Thomas 'Clio' Rickman (1760–1834) was an English Quaker publisher of political pamphlets.

He was born into a Quaker family, the youngest son of John Rickman (1715–1789), a brewer and the freeholder of the Bear Inn at Cliffe, near (now in) Lewes, Sussex), and Elizabeth Rickman (née Peters). He published political pamphlets and broadsides, contributing to the poetry columns of the Black Dwarf and other periodicals.

Rickman married outside the Quaker faith, and after being disowned by the Society of Friends moved to London, where in 1783 he set up as a bookseller. He was a member of the Headstrong Club, and a friend of Thomas Paine, who lived with him when composing The Rights of Man in 1791 - they had first met during the time Paine was living in Lewes between 1768 and 1774. His Life of Thomas Paine was published in 1819.

WRITTEN PROBLEM :: According to the biography of Thomas Rickman, in what year did he set up as a bookseller in London? The lines after this sentence are not needed.

DATA SECTION ::
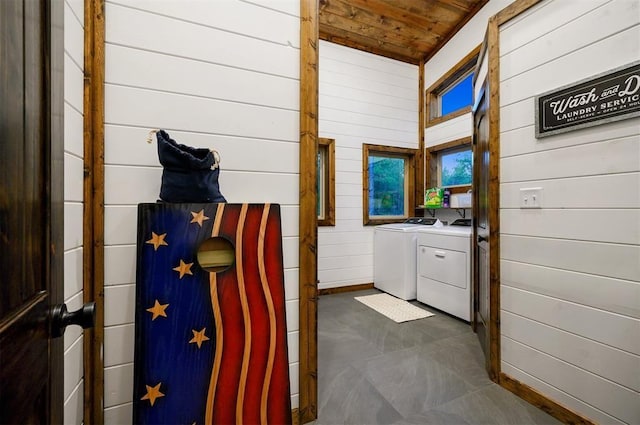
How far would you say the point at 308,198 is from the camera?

FULL OUTPUT :: He set up as a bookseller in London in 1783.